==== SUPPLIED PASSAGE
Then we interpret $eax as the result (thus 1 leading zero), bitInvert, and get 30 as the result for highBit, store that in $edx (shifted and tagged), and we're done... Err!

Obviously the code generation is wrong!
It did work when I first wrote it, and still work on x64 because we use $eax (TempReg) as both source and dest reg...

Though, I do not see what we are doing wrong:

concretizeClzRR
<inline: true>
| maskReg dest  |
maskReg := operands at: 0.
dest := operands at: 1.
machineCode
at: 0 put: 16rF3;
at: 1 put: 16r0F;
at: 2 put: 16rBD;
at: 3 put: (self mod: ModReg RM: dest RO: maskReg).
^4

and we invoke it like that:
cogit ClzR: srcReg R: destReg.

ClzR: reg1 R: reg2
"reg2 := reg1 countLeadingZeros"
<inline: true>
<returnTypeC: #'AbstractInstruction *'>
^self gen: ClzRR operand: reg1 operand: reg2

So it seems to me that all is in the correct order...
cogitIA32 likewise seems perfrectly correct:

static sqInt
genPrimitiveHighBit(void)
{
    AbstractInstruction *anInstruction11;
    AbstractInstruction *anInstruction2;
    AbstractInstruction *anInstruction4;
    AbstractInstruction *jumpNegativeReceiver;
    AbstractInstruction *jumpNegativeReceiver11;
    AbstractInstruction *jumpNegativeReceiver3;
    sqInt literal1;


        /* remove excess tag bits from the receiver oop */

        /* and use the abstract cogit facility for case of single tag-bit */
        /* begin genHighBitIn:ofSmallIntegerOopWithSingleTagBit: */
        if (((ceCheckLZCNT()) & (1U << 5)) != 0) {
                /* begin genHighBitClzIn:ofSmallIntegerOopWithSingleTagBit: */
                genoperandoperand(ClzRR, ReceiverResultReg, TempReg);
                if (!(setsConditionCodesFor(lastOpcode(), JumpZero))) {
                        /* begin checkQuickConstant:forInstruction: */
                        anInstruction2 = genoperandoperand(CmpCqR, 0, TempReg);
                }

                /* Note the nice bit trick below:
                   highBit_1based_of_small_int_value = (BytesPerWord * 8) - leadingZeroCout_of_oop - 1 toAccountForTagBit.
========
==== MATERIAL
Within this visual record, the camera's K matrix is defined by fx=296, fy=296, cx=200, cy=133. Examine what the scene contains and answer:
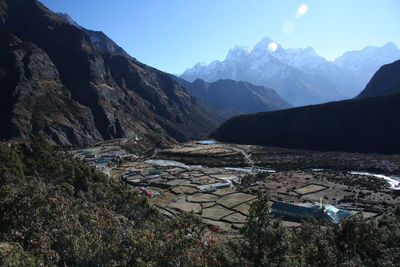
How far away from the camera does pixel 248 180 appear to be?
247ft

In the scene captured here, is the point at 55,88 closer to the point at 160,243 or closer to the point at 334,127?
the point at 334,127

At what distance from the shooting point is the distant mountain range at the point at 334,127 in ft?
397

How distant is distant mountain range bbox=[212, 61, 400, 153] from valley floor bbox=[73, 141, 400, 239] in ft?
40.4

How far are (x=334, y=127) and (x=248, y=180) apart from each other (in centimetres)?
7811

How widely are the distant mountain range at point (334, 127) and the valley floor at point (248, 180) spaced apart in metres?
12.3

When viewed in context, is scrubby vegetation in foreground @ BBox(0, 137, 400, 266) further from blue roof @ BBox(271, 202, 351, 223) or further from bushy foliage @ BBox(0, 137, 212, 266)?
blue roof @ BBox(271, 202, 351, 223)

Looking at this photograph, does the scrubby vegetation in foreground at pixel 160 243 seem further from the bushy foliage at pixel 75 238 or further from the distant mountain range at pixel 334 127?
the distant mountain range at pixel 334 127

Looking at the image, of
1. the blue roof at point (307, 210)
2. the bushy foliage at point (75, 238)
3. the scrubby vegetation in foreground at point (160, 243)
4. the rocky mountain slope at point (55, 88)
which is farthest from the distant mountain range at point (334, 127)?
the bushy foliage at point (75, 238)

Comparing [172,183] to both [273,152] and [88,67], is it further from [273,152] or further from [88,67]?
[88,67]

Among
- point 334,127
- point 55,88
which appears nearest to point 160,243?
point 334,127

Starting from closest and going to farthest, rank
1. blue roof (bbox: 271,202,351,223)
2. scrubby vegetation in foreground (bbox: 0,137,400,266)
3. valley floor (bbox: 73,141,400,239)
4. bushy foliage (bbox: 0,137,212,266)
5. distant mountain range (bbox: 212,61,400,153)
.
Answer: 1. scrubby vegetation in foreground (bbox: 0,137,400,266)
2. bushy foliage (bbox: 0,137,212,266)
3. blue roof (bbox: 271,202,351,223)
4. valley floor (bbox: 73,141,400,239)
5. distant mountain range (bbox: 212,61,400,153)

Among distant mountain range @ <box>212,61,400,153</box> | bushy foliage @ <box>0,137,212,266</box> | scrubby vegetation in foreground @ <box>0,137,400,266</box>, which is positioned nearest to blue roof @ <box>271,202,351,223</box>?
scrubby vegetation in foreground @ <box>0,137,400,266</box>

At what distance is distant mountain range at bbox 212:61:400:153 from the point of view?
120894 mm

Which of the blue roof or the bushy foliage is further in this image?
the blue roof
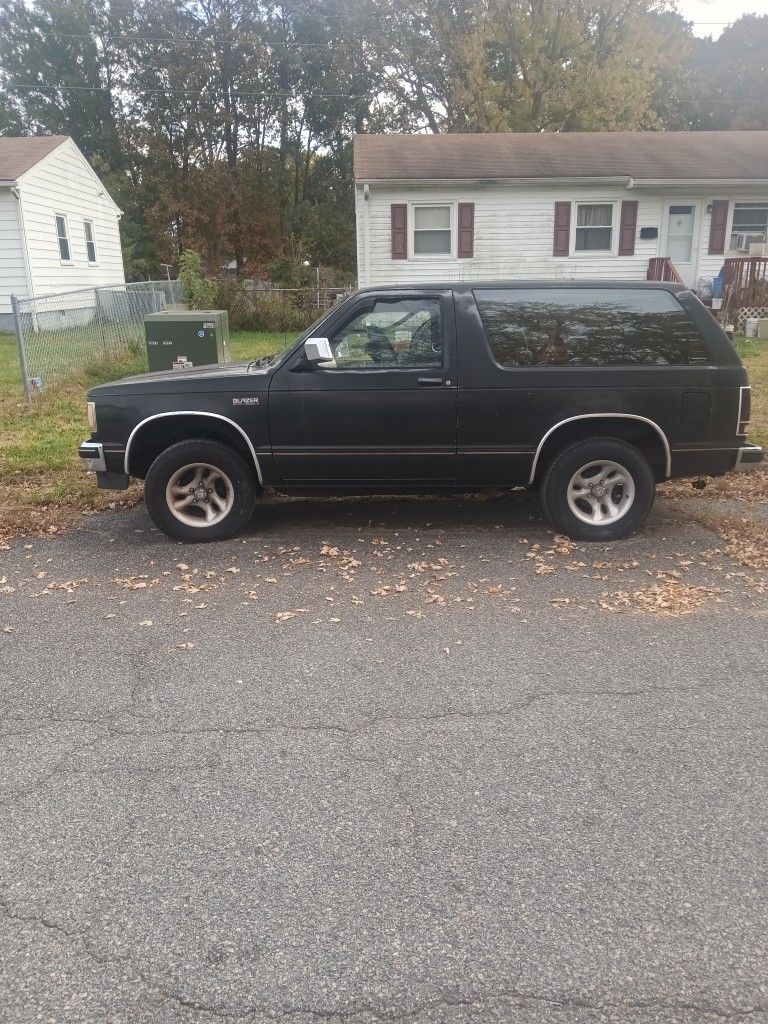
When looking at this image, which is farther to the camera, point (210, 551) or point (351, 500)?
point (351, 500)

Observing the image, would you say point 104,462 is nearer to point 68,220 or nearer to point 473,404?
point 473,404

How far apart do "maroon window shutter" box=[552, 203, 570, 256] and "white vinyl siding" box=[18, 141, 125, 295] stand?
========
▶ _TASKS TO PERFORM_
1. Summarize the forum post in two sentences.
2. Update the forum post from the words "Then we interpret" through "operands at: 1.", replacing "maskReg" with "srcReg" throughout.

▶ _TASK ANSWERS_
1. The writer finds that the code generation is wrong, since it gives 30 as the result for highBit, although it worked when first written and still works on x64, where $eax (TempReg) is both the source and the destination register. The writer shows concretizeClzRR, the way ClzR:R: invokes it, and the genPrimitiveHighBit code in cogitIA32, and says that all of it seems to be in the correct order.

2.
Then we interpret $eax as the result (thus 1 leading zero), bitInvert, and get 30 as the result for highBit, store that in $edx (shifted and tagged), and we're done... Err!

Obviously the code generation is wrong!
It did work when I first wrote it, and still work on x64 because we use $eax (TempReg) as both source and dest reg...

Though, I do not see what we are doing wrong:

concretizeClzRR
<inline: true>
| srcReg dest  |
srcReg := operands at: 0.
dest := operands at: 1.